- Text shown
* begin *
The corporate appetite for Bitcoin is usually described as an accelerating treasury trend, but the trend is narrower than it looks and the financing behind it more unusual. Strategy (Nasdaq: MSTR) has issued five preferred stock instruments to fund its Bitcoin purchases, grouped them under the label “digital credit”, and watched a handful of smaller companies copy the same model. They are often dismissed as leveraged Bitcoin bets in a fixed-income wrapper, which is economically accurate but underrates how well they have worked and leaves the hard question unanswered: under what conditions do they stop working?
Almost entirely Strategy
No company holds anywhere near as much Bitcoin as Strategy. It owns roughly 843,700 BTC, close to 4 percent of all the supply that will ever exist, bought for approximately USD 63.9bn at an average cost basis of around USD 75,700 per coin. Only a handful of governments hold more than the largest of the other companies, and their Bitcoin came mostly from seizure (not deliberate purchases), which leaves them outside the trend. The other companies are mostly miners, exchanges, or crypto investment firms, for which Bitcoin is part of the business itself.
This leaves only two genuine imitators, Metaplanet in Japan, which holds around 40,000 BTC, and Strive, with around 16,500, both having raised capital to fund their purchase the same way Strategy does.
But these purchases were never going to come from operating cash flow, as Strategy’s software business is far too small to fund buying on this level. The money has instead come through the capital markets, using instruments far more complicated than the plain equity it started with.
Strategy’s capital flow loop

Source: Strategy, Sygnum Bank
From equity to credit
Strategy’s financing began with common equity, sold through at-the-market (ATM) programmes. Selling new shares would normally dilute existing holders, but here it did the opposite because the shares traded above their net asset value (NAV) – the value of the Bitcoin held per share. Each share sold raised enough to buy more Bitcoin than it cost in dilution, and every raise left existing holders with more Bitcoin behind each share, not less. The advantage depends on the premium, and it narrows as more shares are issued.
* end *
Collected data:
* begin *
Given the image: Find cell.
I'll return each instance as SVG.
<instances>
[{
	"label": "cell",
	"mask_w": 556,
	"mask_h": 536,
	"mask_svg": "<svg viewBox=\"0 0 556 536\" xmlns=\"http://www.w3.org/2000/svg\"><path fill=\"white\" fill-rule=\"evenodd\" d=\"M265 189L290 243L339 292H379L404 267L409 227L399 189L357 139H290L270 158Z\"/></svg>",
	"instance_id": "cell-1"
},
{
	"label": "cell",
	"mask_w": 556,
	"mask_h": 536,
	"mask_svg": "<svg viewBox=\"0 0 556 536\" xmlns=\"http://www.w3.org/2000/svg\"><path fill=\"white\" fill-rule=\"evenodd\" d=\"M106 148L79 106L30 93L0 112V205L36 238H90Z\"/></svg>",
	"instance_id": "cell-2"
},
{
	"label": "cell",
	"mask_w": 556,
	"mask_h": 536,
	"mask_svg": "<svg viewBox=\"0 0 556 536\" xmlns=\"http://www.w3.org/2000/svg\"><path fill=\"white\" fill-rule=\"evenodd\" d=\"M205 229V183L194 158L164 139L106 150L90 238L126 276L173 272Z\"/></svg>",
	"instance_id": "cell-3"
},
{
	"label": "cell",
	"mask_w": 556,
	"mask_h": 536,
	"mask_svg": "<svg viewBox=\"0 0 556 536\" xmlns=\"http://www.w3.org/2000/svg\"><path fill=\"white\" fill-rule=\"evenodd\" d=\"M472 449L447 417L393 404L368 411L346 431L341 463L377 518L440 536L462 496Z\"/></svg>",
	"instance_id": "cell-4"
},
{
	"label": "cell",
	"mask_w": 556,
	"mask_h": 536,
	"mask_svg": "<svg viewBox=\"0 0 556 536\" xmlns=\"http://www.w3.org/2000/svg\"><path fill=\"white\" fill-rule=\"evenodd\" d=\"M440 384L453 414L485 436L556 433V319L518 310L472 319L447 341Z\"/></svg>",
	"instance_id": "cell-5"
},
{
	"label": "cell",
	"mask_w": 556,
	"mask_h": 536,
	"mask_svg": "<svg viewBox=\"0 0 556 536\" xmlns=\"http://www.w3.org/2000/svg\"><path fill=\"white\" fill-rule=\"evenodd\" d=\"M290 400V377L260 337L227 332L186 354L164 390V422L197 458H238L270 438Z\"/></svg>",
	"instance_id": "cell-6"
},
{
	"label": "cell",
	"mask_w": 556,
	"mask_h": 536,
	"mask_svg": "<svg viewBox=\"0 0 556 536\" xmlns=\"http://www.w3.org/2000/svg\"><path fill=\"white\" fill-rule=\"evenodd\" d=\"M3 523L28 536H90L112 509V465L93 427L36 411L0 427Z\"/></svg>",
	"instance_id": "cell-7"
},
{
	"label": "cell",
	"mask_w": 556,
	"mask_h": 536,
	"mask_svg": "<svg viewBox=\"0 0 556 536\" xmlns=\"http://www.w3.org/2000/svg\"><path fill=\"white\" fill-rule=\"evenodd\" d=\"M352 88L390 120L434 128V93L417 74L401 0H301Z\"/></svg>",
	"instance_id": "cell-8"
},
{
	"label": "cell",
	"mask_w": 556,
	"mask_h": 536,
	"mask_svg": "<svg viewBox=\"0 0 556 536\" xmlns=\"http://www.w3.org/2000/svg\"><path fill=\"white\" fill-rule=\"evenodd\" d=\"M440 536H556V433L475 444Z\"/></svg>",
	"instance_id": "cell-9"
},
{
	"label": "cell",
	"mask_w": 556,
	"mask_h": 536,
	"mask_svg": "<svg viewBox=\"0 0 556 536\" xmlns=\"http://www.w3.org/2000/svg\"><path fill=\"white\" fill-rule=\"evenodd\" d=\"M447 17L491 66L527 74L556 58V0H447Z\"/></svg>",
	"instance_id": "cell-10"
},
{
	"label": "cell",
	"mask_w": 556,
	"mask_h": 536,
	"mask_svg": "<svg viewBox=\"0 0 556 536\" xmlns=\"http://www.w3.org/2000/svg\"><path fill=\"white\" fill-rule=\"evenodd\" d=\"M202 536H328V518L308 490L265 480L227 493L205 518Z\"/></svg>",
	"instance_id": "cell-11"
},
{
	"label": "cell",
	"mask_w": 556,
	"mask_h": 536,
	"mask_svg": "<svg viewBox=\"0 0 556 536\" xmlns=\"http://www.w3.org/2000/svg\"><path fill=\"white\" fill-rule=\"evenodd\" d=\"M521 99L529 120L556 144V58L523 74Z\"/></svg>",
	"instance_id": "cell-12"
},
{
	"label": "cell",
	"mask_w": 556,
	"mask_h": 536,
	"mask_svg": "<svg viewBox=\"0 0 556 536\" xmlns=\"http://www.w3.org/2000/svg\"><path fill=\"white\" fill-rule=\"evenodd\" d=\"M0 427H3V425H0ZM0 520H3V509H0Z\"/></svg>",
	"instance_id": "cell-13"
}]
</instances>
* end *
- Challenge 1
Answer these questions using the article on Strategy's Bitcoin financing:
(a) Roughly how many BTC does Strategy own?
(b) Which two companies does the article call genuine imitators of Strategy?
(c) Through what kind of programmes did Strategy sell its common equity?
- Challenge 2
Print the passage of the article on Strategy's Bitcoin financing between "This leaves only" and "it started with.", inclusive.
- Challenge 3
Write what follows the final sentence of the article on Strategy's Bitcoin financing.

- Exercise output 1
(a) Roughly 843,700 BTC.
(b) Metaplanet and Strive.
(c) At-the-market (ATM) programmes.

- Exercise output 2
This leaves only two genuine imitators, Metaplanet in Japan, which holds around 40,000 BTC, and Strive, with around 16,500, both having raised capital to fund their purchase the same way Strategy does.
But these purchases were never going to come from operating cash flow, as Strategy’s software business is far too small to fund buying on this level. The money has instead come through the capital markets, using instruments far more complicated than the plain equity it started with.

- Exercise output 3
Convertible notes postponed the dilution but couldn’t avoid it, since they can convert into shares. As debt, they carried maturities and repayment dates that limited how long the buying could continue.
Perpetual preferred stock removed both constraints at once. Like any preferred stock it ranks below the company’s creditors but ahead of the common shareholders, and pays a dividend instead of a share of profits. Its perpetual form means it has no maturity date, so Strategy never has to repay the principal, and its higher rank lets the company raise money without diluting its existing shareholders.
The company is also under no obligation to pay the dividend, and when it doesn’t, the unpaid amount usually accrues as a balance owed to the preferred holders. Skipping a preferred dividend triggers no default (while skipping a bond coupon would), so in a market downturn Strategy can simply pause the dividend and conserve its cash. A borrower cannot do this.
How the instruments work
STRC is Strategy’s flagship and the largest of the five. The board resets its dividend rate every month to keep the shares trading near their USD 100 par value. When the price slips below par, the board raises the rate, and the higher yield pulls buyers back until the price recovers. This is why the rate has climbed from 9 percent at launch in July 2025 to 11.5 percent today, since Bitcoin has fallen this year and the shares have come under pressure. The rate is easier to raise than to cut, as a cut would read as a sign of weakness – in practice, it only ever climbs, and defending par that way is expensive, with Strategy alone paying for it.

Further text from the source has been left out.